The study is led by Assoc. Prof. Danilo Rousseau from the Italian University of Naples Federico II.

A few years ago, he noticed that when he handled larger bats with mouse ears that had been caught in fog nets, those bats made a buzzing hornet-like sound. At the time, Rousseau and his colleagues were unsure of the purpose of their behavior. They wondered if this could be a method of alerting other bats in the colony, although they also suspected it might be a means of scaring off predators.

Most recently, the team tested the latest theory using 16 adult owls in captivity. They consist of eight owls and eight brown owls – four of each species have been caught in the wild, while the other four have been bred in captivity.

In the laboratory, four audio recordings were played on owls. These recordings included buzzing sounds made by larger bats with mouse ears, honey bees and hornets, along with a buzzing sound made by bats.

It has been observed that owls tend to move away from the speaker when everything from the buzzing sounds were emitted, but they came closer in the case of the non-buzzing sounds of bats. This was especially true for wildly caught owls, who would have more experience hunting bats and hornet stings.
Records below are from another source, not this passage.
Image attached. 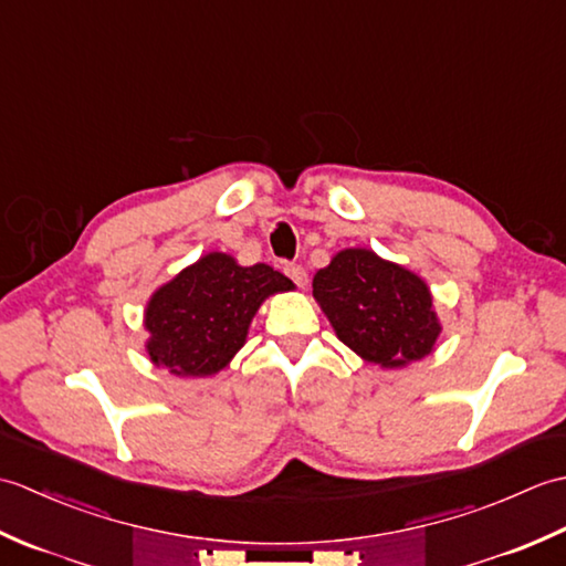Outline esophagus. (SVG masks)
Wrapping results in <instances>:
<instances>
[{
	"mask_svg": "<svg viewBox=\"0 0 566 566\" xmlns=\"http://www.w3.org/2000/svg\"><path fill=\"white\" fill-rule=\"evenodd\" d=\"M284 274L290 276V280H292L296 286H302V290L308 284V274H306V270L302 268V264H294V262L284 264Z\"/></svg>",
	"mask_w": 566,
	"mask_h": 566,
	"instance_id": "esophagus-1",
	"label": "esophagus"
}]
</instances>
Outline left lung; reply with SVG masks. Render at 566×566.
I'll return each instance as SVG.
<instances>
[{
  "label": "left lung",
  "mask_w": 566,
  "mask_h": 566,
  "mask_svg": "<svg viewBox=\"0 0 566 566\" xmlns=\"http://www.w3.org/2000/svg\"><path fill=\"white\" fill-rule=\"evenodd\" d=\"M335 335L367 363L406 367L432 353L442 331L428 284L367 248H347L314 276Z\"/></svg>",
  "instance_id": "obj_1"
}]
</instances>
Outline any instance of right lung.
Here are the masks:
<instances>
[{
    "label": "right lung",
    "mask_w": 566,
    "mask_h": 566,
    "mask_svg": "<svg viewBox=\"0 0 566 566\" xmlns=\"http://www.w3.org/2000/svg\"><path fill=\"white\" fill-rule=\"evenodd\" d=\"M292 290L290 276L270 264L240 268L226 252H209L150 296L146 350L177 377L216 375L245 345L264 298Z\"/></svg>",
    "instance_id": "1"
}]
</instances>
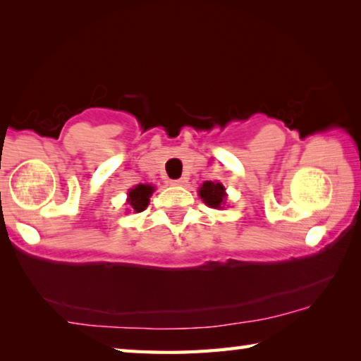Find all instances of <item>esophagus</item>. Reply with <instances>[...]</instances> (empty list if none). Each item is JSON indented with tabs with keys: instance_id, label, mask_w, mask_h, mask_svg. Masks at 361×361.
Segmentation results:
<instances>
[{
	"instance_id": "1",
	"label": "esophagus",
	"mask_w": 361,
	"mask_h": 361,
	"mask_svg": "<svg viewBox=\"0 0 361 361\" xmlns=\"http://www.w3.org/2000/svg\"><path fill=\"white\" fill-rule=\"evenodd\" d=\"M186 183V178H178V180H170V185L172 186H181Z\"/></svg>"
}]
</instances>
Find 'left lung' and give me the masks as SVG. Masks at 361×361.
Masks as SVG:
<instances>
[{"instance_id":"8db88e82","label":"left lung","mask_w":361,"mask_h":361,"mask_svg":"<svg viewBox=\"0 0 361 361\" xmlns=\"http://www.w3.org/2000/svg\"><path fill=\"white\" fill-rule=\"evenodd\" d=\"M199 195L209 207L221 209V205L224 204V186L221 183L205 181L202 188L199 189Z\"/></svg>"}]
</instances>
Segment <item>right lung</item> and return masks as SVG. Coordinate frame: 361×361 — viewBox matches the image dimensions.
I'll list each match as a JSON object with an SVG mask.
<instances>
[{
  "instance_id": "1",
  "label": "right lung",
  "mask_w": 361,
  "mask_h": 361,
  "mask_svg": "<svg viewBox=\"0 0 361 361\" xmlns=\"http://www.w3.org/2000/svg\"><path fill=\"white\" fill-rule=\"evenodd\" d=\"M154 191L151 185H138L129 191V204L135 212H143L149 204V195Z\"/></svg>"
}]
</instances>
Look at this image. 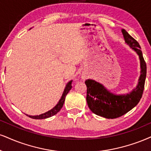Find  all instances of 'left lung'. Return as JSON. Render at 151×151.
I'll return each mask as SVG.
<instances>
[{
    "label": "left lung",
    "instance_id": "left-lung-1",
    "mask_svg": "<svg viewBox=\"0 0 151 151\" xmlns=\"http://www.w3.org/2000/svg\"><path fill=\"white\" fill-rule=\"evenodd\" d=\"M122 32L125 42L138 54L140 59L141 76L137 88L126 95H115L96 81L88 79L85 82L87 86L86 99L91 111L109 119L121 117L138 104L144 92L146 77V64L139 42L124 29Z\"/></svg>",
    "mask_w": 151,
    "mask_h": 151
}]
</instances>
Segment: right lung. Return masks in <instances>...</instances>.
<instances>
[{
    "label": "right lung",
    "mask_w": 151,
    "mask_h": 151,
    "mask_svg": "<svg viewBox=\"0 0 151 151\" xmlns=\"http://www.w3.org/2000/svg\"><path fill=\"white\" fill-rule=\"evenodd\" d=\"M71 83H72V81L68 82V84L66 85V87H65V90L64 91V92H63V94H62V96H61V98L60 99V100H59L58 104H57V105H56L52 109H51L50 111H47V112L45 113H43V114H41V115H33H33H27V116H29V118H33V119H45V118H50V117L53 116V115L57 114V113H58L59 111H60L61 108H62L63 105H64V101H65V98H66V94H68L70 89H71V87H72Z\"/></svg>",
    "instance_id": "1"
}]
</instances>
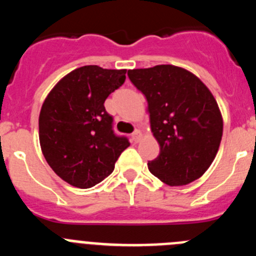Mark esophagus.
Here are the masks:
<instances>
[{
    "label": "esophagus",
    "mask_w": 256,
    "mask_h": 256,
    "mask_svg": "<svg viewBox=\"0 0 256 256\" xmlns=\"http://www.w3.org/2000/svg\"><path fill=\"white\" fill-rule=\"evenodd\" d=\"M141 137H142L141 130H134V133H133V134H132V141L134 142V144H137V142H140Z\"/></svg>",
    "instance_id": "34e87169"
}]
</instances>
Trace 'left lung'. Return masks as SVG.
I'll return each mask as SVG.
<instances>
[{"label":"left lung","mask_w":256,"mask_h":256,"mask_svg":"<svg viewBox=\"0 0 256 256\" xmlns=\"http://www.w3.org/2000/svg\"><path fill=\"white\" fill-rule=\"evenodd\" d=\"M148 100L151 132L160 146L148 169L168 186H184L209 169L223 136L216 100L200 78L176 65L128 70Z\"/></svg>","instance_id":"8db88e82"}]
</instances>
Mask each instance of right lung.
Wrapping results in <instances>:
<instances>
[{"mask_svg": "<svg viewBox=\"0 0 256 256\" xmlns=\"http://www.w3.org/2000/svg\"><path fill=\"white\" fill-rule=\"evenodd\" d=\"M126 69L86 65L58 80L40 112V144L44 159L62 180L90 188L114 170L130 146L112 132L104 102L126 80Z\"/></svg>", "mask_w": 256, "mask_h": 256, "instance_id": "add662e5", "label": "right lung"}]
</instances>
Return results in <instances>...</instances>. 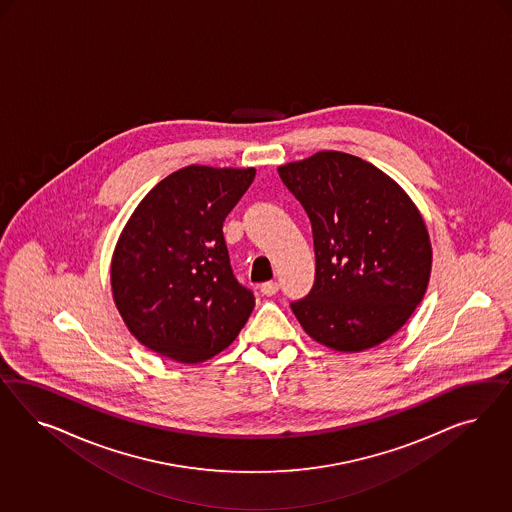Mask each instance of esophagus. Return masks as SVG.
<instances>
[{"instance_id": "1", "label": "esophagus", "mask_w": 512, "mask_h": 512, "mask_svg": "<svg viewBox=\"0 0 512 512\" xmlns=\"http://www.w3.org/2000/svg\"><path fill=\"white\" fill-rule=\"evenodd\" d=\"M259 289H261V293H263L264 296L276 295L279 289L278 281H266Z\"/></svg>"}]
</instances>
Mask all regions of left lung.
<instances>
[{
    "instance_id": "1",
    "label": "left lung",
    "mask_w": 512,
    "mask_h": 512,
    "mask_svg": "<svg viewBox=\"0 0 512 512\" xmlns=\"http://www.w3.org/2000/svg\"><path fill=\"white\" fill-rule=\"evenodd\" d=\"M310 217L315 283L291 304L306 334L341 353L388 340L417 310L432 244L411 197L357 155L325 150L278 167Z\"/></svg>"
}]
</instances>
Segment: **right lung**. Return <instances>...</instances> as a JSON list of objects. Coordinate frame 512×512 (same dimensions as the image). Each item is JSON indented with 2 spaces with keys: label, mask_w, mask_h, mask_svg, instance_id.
I'll list each match as a JSON object with an SVG mask.
<instances>
[{
  "label": "right lung",
  "mask_w": 512,
  "mask_h": 512,
  "mask_svg": "<svg viewBox=\"0 0 512 512\" xmlns=\"http://www.w3.org/2000/svg\"><path fill=\"white\" fill-rule=\"evenodd\" d=\"M255 169L189 165L163 178L127 219L110 263L112 298L137 340L197 364L227 349L255 306L234 278L223 221Z\"/></svg>",
  "instance_id": "right-lung-1"
}]
</instances>
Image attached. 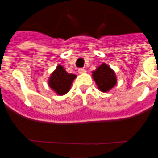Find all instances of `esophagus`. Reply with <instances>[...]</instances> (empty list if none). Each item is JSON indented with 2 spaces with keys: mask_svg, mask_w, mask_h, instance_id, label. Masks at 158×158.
<instances>
[{
  "mask_svg": "<svg viewBox=\"0 0 158 158\" xmlns=\"http://www.w3.org/2000/svg\"><path fill=\"white\" fill-rule=\"evenodd\" d=\"M85 72H86V70L83 69V68H81V69H79V70H78V73L79 74H84Z\"/></svg>",
  "mask_w": 158,
  "mask_h": 158,
  "instance_id": "34e87169",
  "label": "esophagus"
}]
</instances>
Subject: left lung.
<instances>
[{"mask_svg": "<svg viewBox=\"0 0 158 158\" xmlns=\"http://www.w3.org/2000/svg\"><path fill=\"white\" fill-rule=\"evenodd\" d=\"M92 76L99 89L102 92H108L117 83V77L114 70L105 63L93 71Z\"/></svg>", "mask_w": 158, "mask_h": 158, "instance_id": "8db88e82", "label": "left lung"}]
</instances>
Although Rousseau has no evidence that owls are stung by hornets, he believes it is very likely, as birds generally avoid nesting nearby or exploring hornet nests.


According to Rousseau, this is the first known case of a mammal using acoustic Batesian mimicry, in which a harmless species avoids my predators, mimicking the sound of a more dangerous species.

“It is somewhat surprising that owls represent the evolutionary pressure that shapes the acoustic behavior of bats in response to the unpleasant experiences owls have with stinging insects,” he said. “This is just one of the endless examples of the beauty of evolutionary processes.”

An article about the study was recently published in the journal Current biology.